● Exercise brief:
Reproduce the lines below word for word, omitting the pictures.

● Material for this task:
## Start

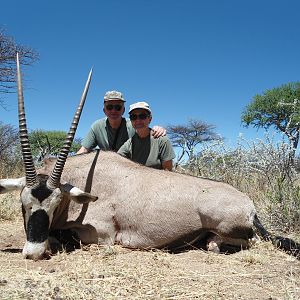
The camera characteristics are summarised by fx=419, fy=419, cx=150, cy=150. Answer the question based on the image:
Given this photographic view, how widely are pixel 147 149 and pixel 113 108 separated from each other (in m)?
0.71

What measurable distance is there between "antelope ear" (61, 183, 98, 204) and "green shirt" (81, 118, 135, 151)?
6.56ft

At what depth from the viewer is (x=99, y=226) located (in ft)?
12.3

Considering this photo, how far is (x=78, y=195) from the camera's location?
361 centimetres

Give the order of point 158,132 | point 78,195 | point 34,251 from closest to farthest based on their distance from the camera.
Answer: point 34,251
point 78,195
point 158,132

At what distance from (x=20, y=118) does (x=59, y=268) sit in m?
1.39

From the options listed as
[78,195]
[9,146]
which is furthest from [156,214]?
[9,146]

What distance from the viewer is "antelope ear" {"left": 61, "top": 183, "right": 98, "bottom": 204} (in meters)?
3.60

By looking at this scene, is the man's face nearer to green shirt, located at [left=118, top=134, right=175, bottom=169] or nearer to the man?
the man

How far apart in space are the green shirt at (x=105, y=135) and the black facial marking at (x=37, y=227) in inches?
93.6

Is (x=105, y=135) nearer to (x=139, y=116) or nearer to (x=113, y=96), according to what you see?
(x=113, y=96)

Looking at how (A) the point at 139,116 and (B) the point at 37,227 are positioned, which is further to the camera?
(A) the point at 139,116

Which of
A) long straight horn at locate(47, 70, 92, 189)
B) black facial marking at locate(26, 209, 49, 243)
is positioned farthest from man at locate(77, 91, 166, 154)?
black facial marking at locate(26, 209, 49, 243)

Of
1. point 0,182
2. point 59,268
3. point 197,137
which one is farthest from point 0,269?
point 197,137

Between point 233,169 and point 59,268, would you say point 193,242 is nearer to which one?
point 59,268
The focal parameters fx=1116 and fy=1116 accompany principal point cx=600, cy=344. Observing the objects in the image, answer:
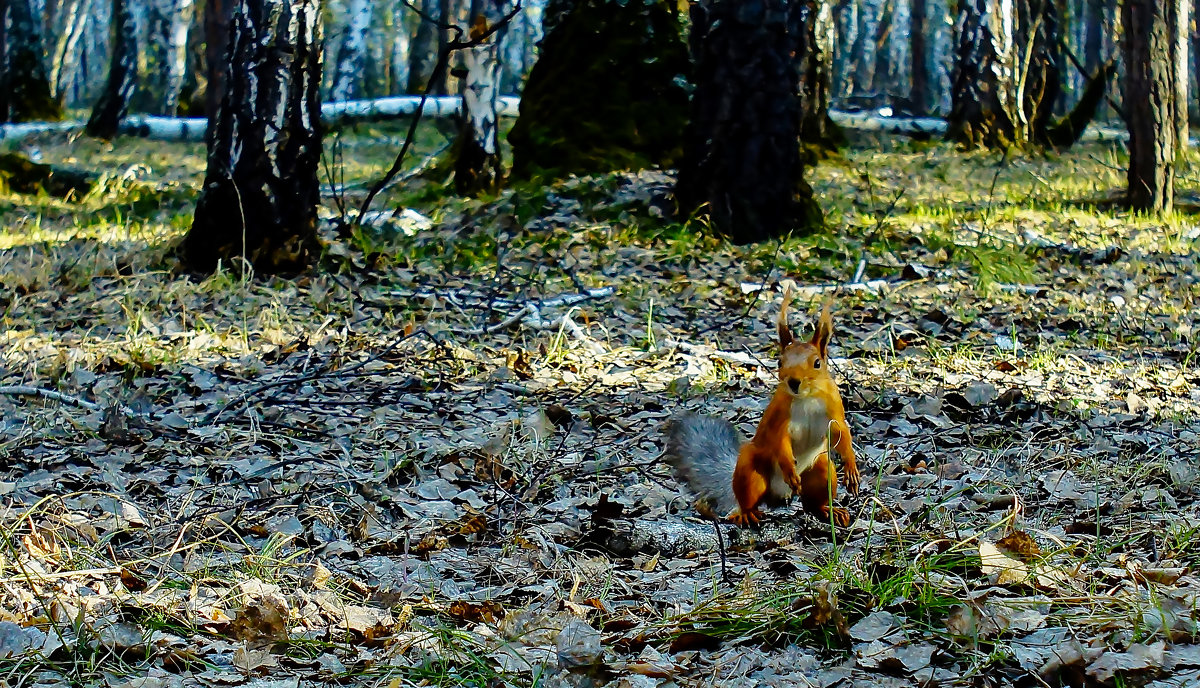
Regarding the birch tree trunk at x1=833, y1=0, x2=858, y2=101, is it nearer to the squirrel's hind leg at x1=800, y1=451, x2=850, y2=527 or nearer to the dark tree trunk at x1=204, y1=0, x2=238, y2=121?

## End

● Final answer:
The camera characteristics are summarised by fx=419, fy=419, cx=150, cy=150. Answer the question based on the image:
Given this photographic view, how widely are pixel 147 149 and pixel 113 108 separated from each other (in m)?
0.71

What measurable distance is there between "antelope ear" (61, 183, 98, 204) and "green shirt" (81, 118, 135, 151)?
6.56ft

At what depth from the viewer is (x=99, y=226) located (in ft)?
12.3

Considering this photo, how far is (x=78, y=195) from the camera's location?
361 centimetres

Give the order of point 158,132 | point 78,195 | point 34,251 from closest to farthest based on their distance from the camera.
Answer: point 34,251
point 78,195
point 158,132

At what distance from (x=20, y=118) does (x=59, y=268) sit in m?
1.39

From the options listed as
[78,195]
[9,146]
which is furthest from [156,214]?
[9,146]

What distance from the viewer is "antelope ear" {"left": 61, "top": 183, "right": 98, "bottom": 204} (in meters)?
3.60

By looking at this scene, is the man's face nearer to green shirt, located at [left=118, top=134, right=175, bottom=169] or nearer to the man?
the man

How far apart in space are the green shirt at (x=105, y=135) and the black facial marking at (x=37, y=227) in inches?
93.6

Is (x=105, y=135) nearer to (x=139, y=116) or nearer to (x=113, y=96), according to what you see?
(x=113, y=96)

Looking at how (A) the point at 139,116 and (B) the point at 37,227 are positioned, which is further to the camera?
(A) the point at 139,116

Which of
A) long straight horn at locate(47, 70, 92, 189)
B) black facial marking at locate(26, 209, 49, 243)
is positioned farthest from man at locate(77, 91, 166, 154)?
black facial marking at locate(26, 209, 49, 243)

Of
1. point 0,182
2. point 59,268
3. point 197,137
which one is farthest from point 0,269?
point 197,137

Between point 233,169 and point 59,268, would you say point 193,242 is nearer to which one?
point 59,268
The focal parameters fx=1116 and fy=1116 accompany principal point cx=600, cy=344. Observing the objects in the image, answer:
Regarding the birch tree trunk at x1=833, y1=0, x2=858, y2=101, is it nearer to the squirrel's hind leg at x1=800, y1=451, x2=850, y2=527 or nearer to the dark tree trunk at x1=204, y1=0, x2=238, y2=121?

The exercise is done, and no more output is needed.